[START Listed entries]

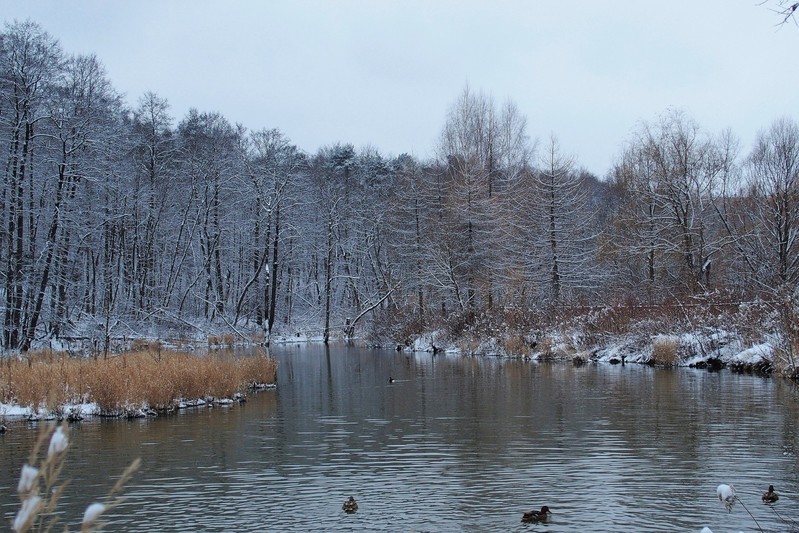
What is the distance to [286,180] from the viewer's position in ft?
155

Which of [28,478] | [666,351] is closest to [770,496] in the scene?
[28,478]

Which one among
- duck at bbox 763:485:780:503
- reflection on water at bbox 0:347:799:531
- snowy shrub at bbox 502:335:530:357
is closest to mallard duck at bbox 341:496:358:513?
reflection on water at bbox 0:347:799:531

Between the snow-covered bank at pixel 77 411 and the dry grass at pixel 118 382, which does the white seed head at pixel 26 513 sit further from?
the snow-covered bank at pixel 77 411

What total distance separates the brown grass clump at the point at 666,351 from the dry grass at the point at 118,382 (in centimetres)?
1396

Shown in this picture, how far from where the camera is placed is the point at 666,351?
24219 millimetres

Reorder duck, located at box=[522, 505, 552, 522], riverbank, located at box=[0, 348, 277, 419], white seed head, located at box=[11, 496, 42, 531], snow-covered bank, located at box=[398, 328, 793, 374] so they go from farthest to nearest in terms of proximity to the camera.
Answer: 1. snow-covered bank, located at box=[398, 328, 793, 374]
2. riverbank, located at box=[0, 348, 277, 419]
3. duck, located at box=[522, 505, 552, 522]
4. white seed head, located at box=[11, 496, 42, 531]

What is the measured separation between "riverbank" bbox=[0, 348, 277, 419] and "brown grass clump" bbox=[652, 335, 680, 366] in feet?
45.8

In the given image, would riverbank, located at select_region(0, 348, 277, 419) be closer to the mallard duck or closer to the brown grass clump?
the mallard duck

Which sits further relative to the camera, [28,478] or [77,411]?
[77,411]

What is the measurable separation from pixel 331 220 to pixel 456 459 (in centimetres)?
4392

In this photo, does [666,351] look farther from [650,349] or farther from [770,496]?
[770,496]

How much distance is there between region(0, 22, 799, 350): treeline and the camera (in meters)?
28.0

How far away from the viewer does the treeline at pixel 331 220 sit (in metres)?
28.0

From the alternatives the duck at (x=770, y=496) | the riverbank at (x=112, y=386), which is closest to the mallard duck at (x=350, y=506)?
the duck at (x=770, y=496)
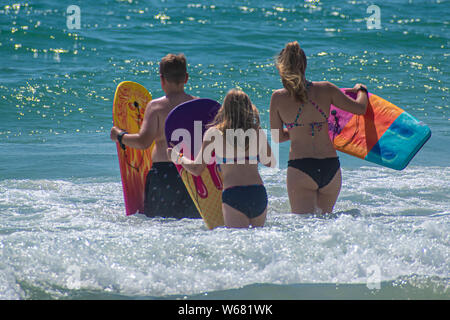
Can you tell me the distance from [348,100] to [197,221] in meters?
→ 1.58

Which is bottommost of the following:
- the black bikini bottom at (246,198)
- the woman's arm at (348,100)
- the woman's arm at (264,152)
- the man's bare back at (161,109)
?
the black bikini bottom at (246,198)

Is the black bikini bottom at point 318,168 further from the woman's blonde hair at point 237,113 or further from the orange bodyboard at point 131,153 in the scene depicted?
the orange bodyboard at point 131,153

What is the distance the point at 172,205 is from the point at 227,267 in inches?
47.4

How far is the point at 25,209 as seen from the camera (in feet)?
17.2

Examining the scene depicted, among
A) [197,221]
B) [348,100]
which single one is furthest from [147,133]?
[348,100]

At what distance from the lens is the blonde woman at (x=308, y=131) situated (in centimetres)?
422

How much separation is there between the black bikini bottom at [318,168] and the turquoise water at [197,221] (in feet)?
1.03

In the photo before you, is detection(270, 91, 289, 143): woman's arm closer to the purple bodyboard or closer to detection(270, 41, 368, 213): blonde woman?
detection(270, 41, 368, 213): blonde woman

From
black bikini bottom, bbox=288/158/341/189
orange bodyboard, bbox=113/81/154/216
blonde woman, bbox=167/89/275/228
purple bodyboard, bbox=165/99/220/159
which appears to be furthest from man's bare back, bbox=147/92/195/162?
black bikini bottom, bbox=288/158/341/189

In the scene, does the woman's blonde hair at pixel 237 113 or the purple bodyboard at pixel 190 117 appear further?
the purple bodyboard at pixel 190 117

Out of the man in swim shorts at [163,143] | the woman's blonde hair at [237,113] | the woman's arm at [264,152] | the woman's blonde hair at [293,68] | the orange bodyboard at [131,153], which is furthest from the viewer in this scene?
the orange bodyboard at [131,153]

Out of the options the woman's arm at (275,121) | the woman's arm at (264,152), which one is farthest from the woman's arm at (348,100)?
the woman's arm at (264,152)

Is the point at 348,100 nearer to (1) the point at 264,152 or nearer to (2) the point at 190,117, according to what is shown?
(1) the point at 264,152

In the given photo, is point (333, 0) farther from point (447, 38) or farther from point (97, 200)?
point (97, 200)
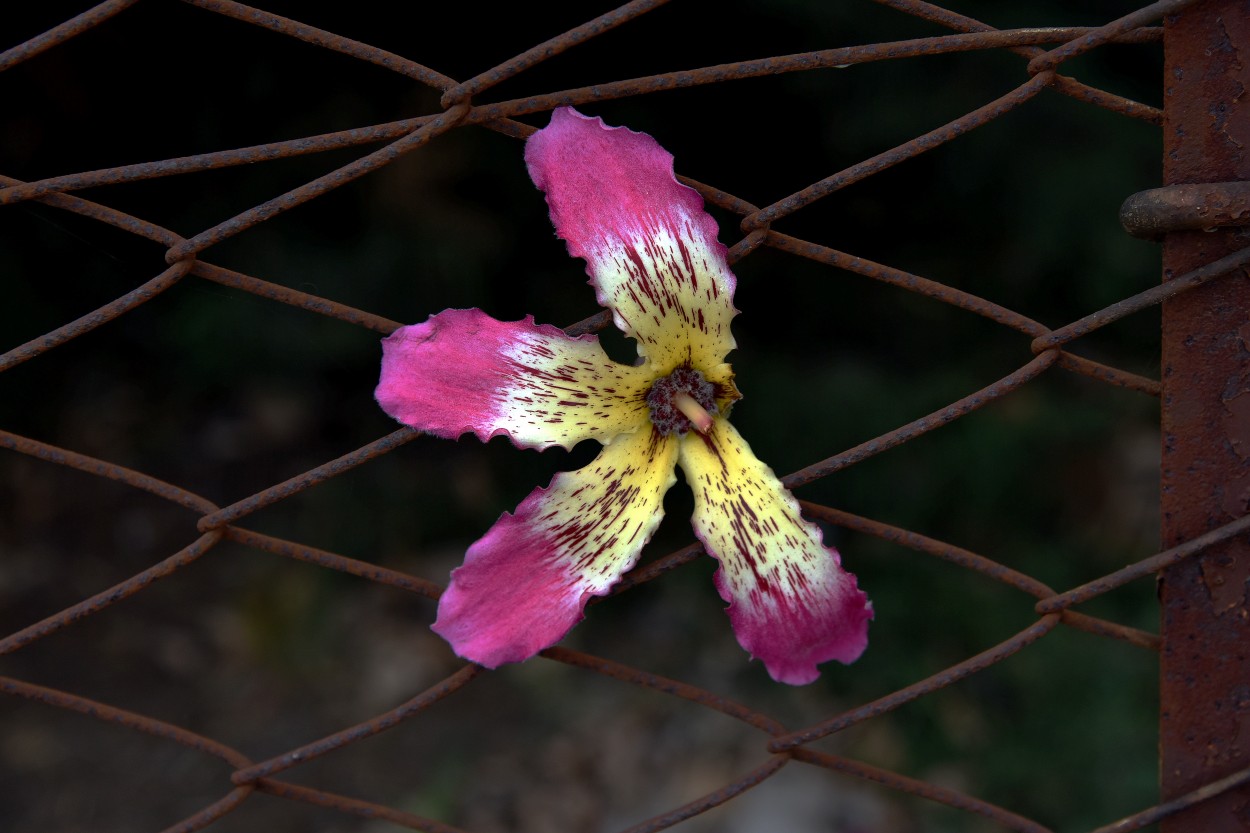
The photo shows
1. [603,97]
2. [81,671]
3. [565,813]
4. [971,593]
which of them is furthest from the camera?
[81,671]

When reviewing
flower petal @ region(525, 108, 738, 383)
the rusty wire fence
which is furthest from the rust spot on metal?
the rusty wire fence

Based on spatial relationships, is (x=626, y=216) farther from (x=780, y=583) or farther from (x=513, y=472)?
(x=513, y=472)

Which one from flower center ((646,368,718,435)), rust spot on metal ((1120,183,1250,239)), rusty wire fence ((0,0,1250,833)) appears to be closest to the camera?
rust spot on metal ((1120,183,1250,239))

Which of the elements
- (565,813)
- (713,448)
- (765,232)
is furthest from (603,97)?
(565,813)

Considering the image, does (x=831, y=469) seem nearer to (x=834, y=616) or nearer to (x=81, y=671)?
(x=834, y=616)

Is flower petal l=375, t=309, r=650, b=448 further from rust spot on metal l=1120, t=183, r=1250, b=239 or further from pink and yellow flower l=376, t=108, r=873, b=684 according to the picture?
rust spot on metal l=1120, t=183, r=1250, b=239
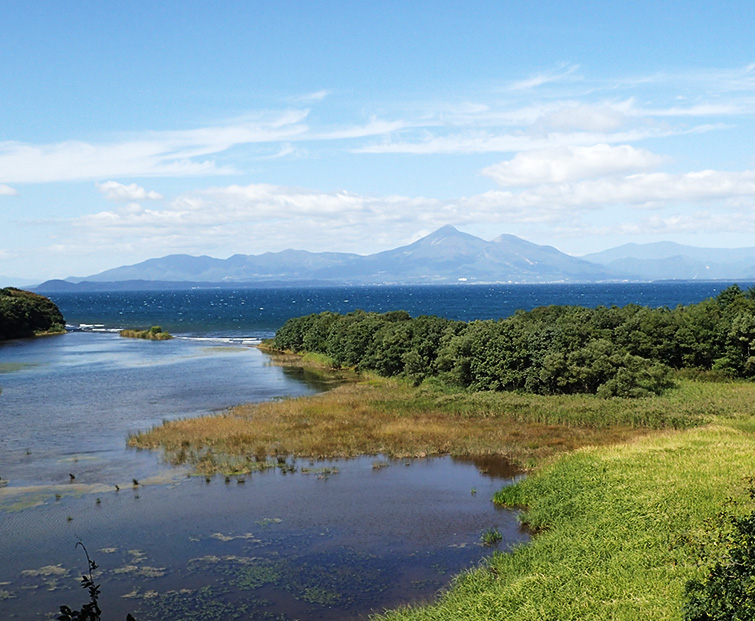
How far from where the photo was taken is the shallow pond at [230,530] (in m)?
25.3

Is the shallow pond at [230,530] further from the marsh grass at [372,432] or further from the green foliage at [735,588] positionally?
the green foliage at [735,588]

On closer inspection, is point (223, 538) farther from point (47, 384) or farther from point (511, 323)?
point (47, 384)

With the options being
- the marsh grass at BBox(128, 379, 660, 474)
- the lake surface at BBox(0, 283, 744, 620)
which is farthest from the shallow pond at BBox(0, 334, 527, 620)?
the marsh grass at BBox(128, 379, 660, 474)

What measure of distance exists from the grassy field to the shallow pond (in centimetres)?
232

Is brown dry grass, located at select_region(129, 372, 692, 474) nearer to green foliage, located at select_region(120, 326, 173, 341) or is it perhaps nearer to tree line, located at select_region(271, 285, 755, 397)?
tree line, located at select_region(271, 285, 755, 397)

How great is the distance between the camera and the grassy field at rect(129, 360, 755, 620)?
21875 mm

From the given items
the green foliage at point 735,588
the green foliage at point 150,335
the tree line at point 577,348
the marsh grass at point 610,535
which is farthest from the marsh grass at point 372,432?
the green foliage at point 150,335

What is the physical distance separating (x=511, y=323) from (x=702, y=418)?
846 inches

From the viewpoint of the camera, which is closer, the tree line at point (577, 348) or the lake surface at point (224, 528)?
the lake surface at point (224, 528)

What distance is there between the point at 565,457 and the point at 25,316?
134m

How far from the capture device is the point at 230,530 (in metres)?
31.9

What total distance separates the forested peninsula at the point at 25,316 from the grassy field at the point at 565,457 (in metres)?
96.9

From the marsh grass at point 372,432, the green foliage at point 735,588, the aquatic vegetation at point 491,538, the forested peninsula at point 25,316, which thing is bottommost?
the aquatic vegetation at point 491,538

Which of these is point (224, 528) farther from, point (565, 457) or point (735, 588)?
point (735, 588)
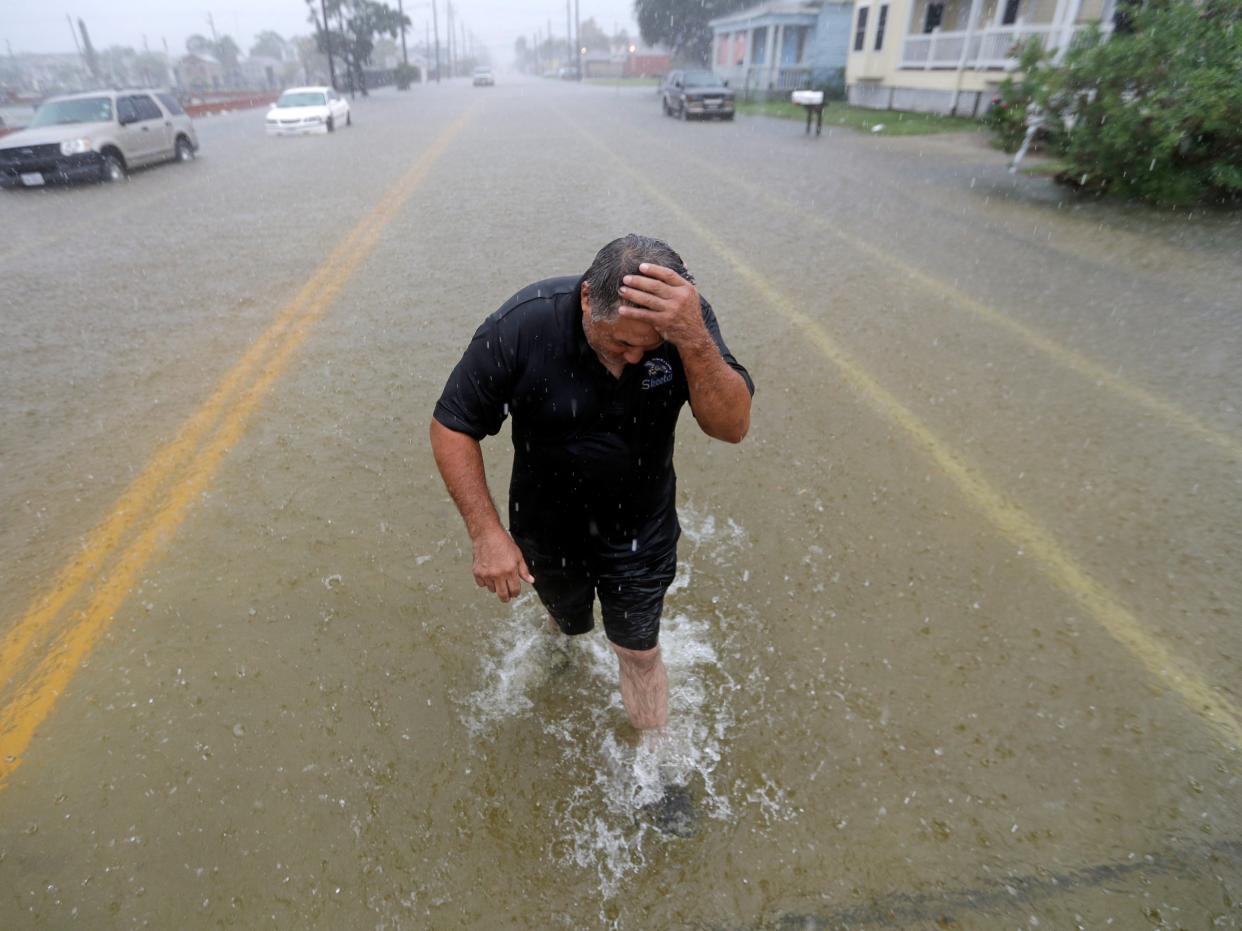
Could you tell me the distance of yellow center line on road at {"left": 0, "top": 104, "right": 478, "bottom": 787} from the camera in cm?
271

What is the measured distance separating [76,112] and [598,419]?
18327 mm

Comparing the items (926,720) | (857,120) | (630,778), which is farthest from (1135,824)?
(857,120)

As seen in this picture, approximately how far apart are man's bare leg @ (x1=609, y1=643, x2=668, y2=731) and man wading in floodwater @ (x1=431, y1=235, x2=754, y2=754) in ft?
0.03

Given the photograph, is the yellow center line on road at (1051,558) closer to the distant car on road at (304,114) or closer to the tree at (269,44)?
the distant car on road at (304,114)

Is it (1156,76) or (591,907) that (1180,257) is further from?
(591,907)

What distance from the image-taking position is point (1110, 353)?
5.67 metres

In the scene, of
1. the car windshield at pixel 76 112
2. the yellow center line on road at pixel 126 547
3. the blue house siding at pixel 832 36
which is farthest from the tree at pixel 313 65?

[END Listed entries]

Put every line from the one containing "Comparing the items" through the last line into a numbered list, leaving out blank lines.

- **Worked answer**:
1. Comparing the items (926,720) | (857,120) | (630,778), which is farthest from (1135,824)?
2. (857,120)
3. As seen in this picture, approximately how far apart are man's bare leg @ (x1=609, y1=643, x2=668, y2=731) and man wading in floodwater @ (x1=431, y1=235, x2=754, y2=754) in ft?
4. 0.03
5. Given the photograph, is the yellow center line on road at (1051,558) closer to the distant car on road at (304,114) or closer to the tree at (269,44)?
6. the distant car on road at (304,114)
7. Is it (1156,76) or (591,907) that (1180,257) is further from?
8. (591,907)
9. What distance from the image-taking position is point (1110, 353)?
10. 5.67 metres
11. In the scene, of
12. 1. the car windshield at pixel 76 112
13. 2. the yellow center line on road at pixel 126 547
14. 3. the blue house siding at pixel 832 36
15. which is farthest from the tree at pixel 313 65?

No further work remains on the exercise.